Population (2020 census)
- • District: 1,545,023
- • Density: 1,084/km^{2} (2,810/sq mi)
- • Urban: 1,161,152
- • Rural: 383,871
- Time zone: UTC+8 (China Standard)
- Postal code: 215200
- Area code: 0512
- Vehicle registration plates: 苏E
- Website: zgwj.gov.cn

= Wujiang, Suzhou =

Wujiang District (吴江区 (吳江區, Wújiāng Qū); Suzhounese, Wugniu: Ghou^{2} kaon^{1} chiu^{1}, /wuu/), formerly Wujiang City, is one of the five urban districts in Suzhou, Jiangsu, China. As the southernmost county-level division of Jiangsu, it borders Shanghai to the northeast and Zhejiang province to the south and southwest. The total area of Wujiang is 1176.68 km2, with a population of 1.5 million. Wujiang is currently one of the most economically successful cities in China. Songling (松陵), a town located at the centre of Wujiang, serves as the seat of the district government.

==Geography==
A portion of Lake Tai, numerous historical canals, and Historic Lili village are all located in Wujiang district. The government has announced that Wujiang will be designated as Taihu New City.

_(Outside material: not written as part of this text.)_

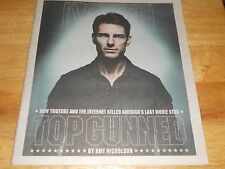 VOICE Tom Cruise Top Gunned, Broadway's Andy Karl  Rocky Balboa The Musical 2014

== Administrative divisions==
In the present, Wujiang District has 1 subdistrict and 8 towns.

Subdistrict
- Binhu (滨湖街道)

Town

- Lili (黎里镇)
- Qidu (七都镇)
- Shengze (盛泽镇)
- Pingwang (平望镇)
- Songling (松陵镇)
- Taoyuan (桃源镇)
- Tongli (同里镇)
- Zhenze (震泽镇)

==Economy==
Wujiang currently ranks as one of the most economically successful cities in China. Its GDP in 2007 was 61.8 billion yuan, an increase of 24.4% from 2006. The GDP per capita reached 78,149 yuan (ca. US$10,700) in 2007, an increase of 21.6% from the previous year. The city is home to more than 1,300 foreign enterprises with a total registered investment of US$10 billion.

==Sports==

The 15,000-capacity Wujiang Stadium is located in the Wujiang District. It is used mostly for association football.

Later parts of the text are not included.